# Extract provided
-------------------------

Do you think great IT performance is achieved through luck or chance? You can bet real money it’s not! High performing organizations have figured out which processes and controls really help them achieve their operational effectiveness and efficiency objectives. They have integrated those processes and controls into how they manage almost every aspect of their daily work, helping them achieve their business goals and find variance before it causes a catastrophic outage, failed change, security incident or something that can impact the customer.


High performing organizations, as identified by the landmark IT Process Institute® (ITPI) IT Controls Performance Study published in April 2006, are able to achieve these results by implementing and enforcing two controls. These two controls, which every high performer practiced, but none of the medium and low performers did, are:


1. Actively monitor systems for unauthorized change
2. Have defined consequences for intentional, unauthorized changes
These two controls help high performers foster their desired culture of change and causality, and provide a mechanism for key metrics that determine their efficiency and effectiveness. They also make the difference between high performing organizations and those that struggle.


The ITPI study, which was conducted in cooperation with Carnegie Mellon University, Florida State University and University of Oregon, identified the key metrics, which I call “Metrics That Matter,” that provide definitive guidance on where to start with IT best practices, and that give the highest rate of performance return for your organization. These metrics have significant impact on your organization’s ability to control system availability, compliance, risk and operational performance. These metrics are Mean Time to Repair, First Fix Rate, Change Success Rate, and Server to System Administration Ratio.

Mean Time to Repair
High performers know that 80% of all outages are due to a change, and that 80% of mean time to repair (MTTR) is spent trying to figure out what changed. Therefore, the first question that high performers ask when a system outage occurs is “What changed?” Contrast this behavior to how low performers work. When a system goes down, the first thing they do is reboot the server in question. If that doesn’t work, they’ll reboot the server next to it. That didn’t work? Reboot all the servers! Still not working? Reboot the firewall.

-------------------------

# Dataset records

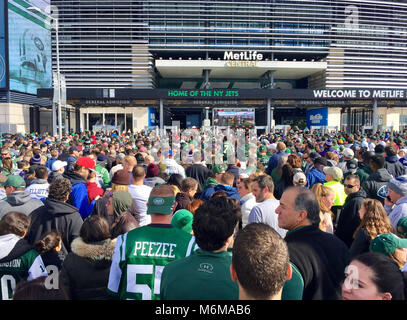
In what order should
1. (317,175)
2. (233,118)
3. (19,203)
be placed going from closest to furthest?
(19,203) < (317,175) < (233,118)

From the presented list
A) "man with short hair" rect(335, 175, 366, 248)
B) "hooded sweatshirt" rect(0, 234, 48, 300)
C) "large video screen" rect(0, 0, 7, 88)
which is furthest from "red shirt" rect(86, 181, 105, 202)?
"large video screen" rect(0, 0, 7, 88)

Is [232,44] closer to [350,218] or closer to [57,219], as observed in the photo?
[350,218]

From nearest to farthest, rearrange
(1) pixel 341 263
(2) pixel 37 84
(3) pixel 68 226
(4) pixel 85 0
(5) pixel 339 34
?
(1) pixel 341 263 → (3) pixel 68 226 → (2) pixel 37 84 → (4) pixel 85 0 → (5) pixel 339 34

-------------------------

# Actions to take
#1 In the passage on IT performance, replace "luck" with "fortune" and write out the text from "Do you think" to "impact the customer.".
#2 According to the passage on IT performance, when was the IT Process Institute's IT Controls Performance Study published?
#3 Continue the passage on IT performance metrics from the point where it stops.

# Responses by task
#1
Do you think great IT performance is achieved through fortune or chance? You can bet real money it’s not! High performing organizations have figured out which processes and controls really help them achieve their operational effectiveness and efficiency objectives. They have integrated those processes and controls into how they manage almost every aspect of their daily work, helping them achieve their business goals and find variance before it causes a catastrophic outage, failed change, security incident or something that can impact the customer.

#2 April 2006

#3
The two extremes of diagnosing and resolving outages have a dramatic impact on how quickly the problem will be found and how long the outage will last. It also serves as an incredibly accurate predictor of the processes, procedures and controls the IT organization will have in place. Analyzing the MTTR of the high, medium and low performers revealed some truly startling insights. The following figures show the MTTR of high, medium and low performers for small, medium and large outages.


For small incidents, all performers experienced similar MTTR rates. These are outages that typically require one to three people to fix, and all incidents are usually resolved in 15 minutes or less.


For medium severity outages (requiring up to eight people to fix), there starts to appear a growing difference in MTTR between the three groups. High performers are almost always able to resolve the issue in minutes; medium performers’ resolution times begin creeping into minutes and hours.


In large outages, the differences are significant. High performers again resolve issues in minutes or hours, but medium performers resolve issues in a low number of hours. Low performers resolve issues in a much higher number of hours, sometimes taking even days to fix a problem.


Considering that large incidents are mobilizing somewhere between 25 to 50 people, low performers are sustaining the mobilization of an “all hands on deck” situation for a considerable portion of the workday. The level of disruption that this causes for an IT organization is difficult to overstate. While outages will occur, the frequency of incidents can be reduced, the problems quickly fixed, and the duration of the outage shortened, if change control is avidly practiced and enforced.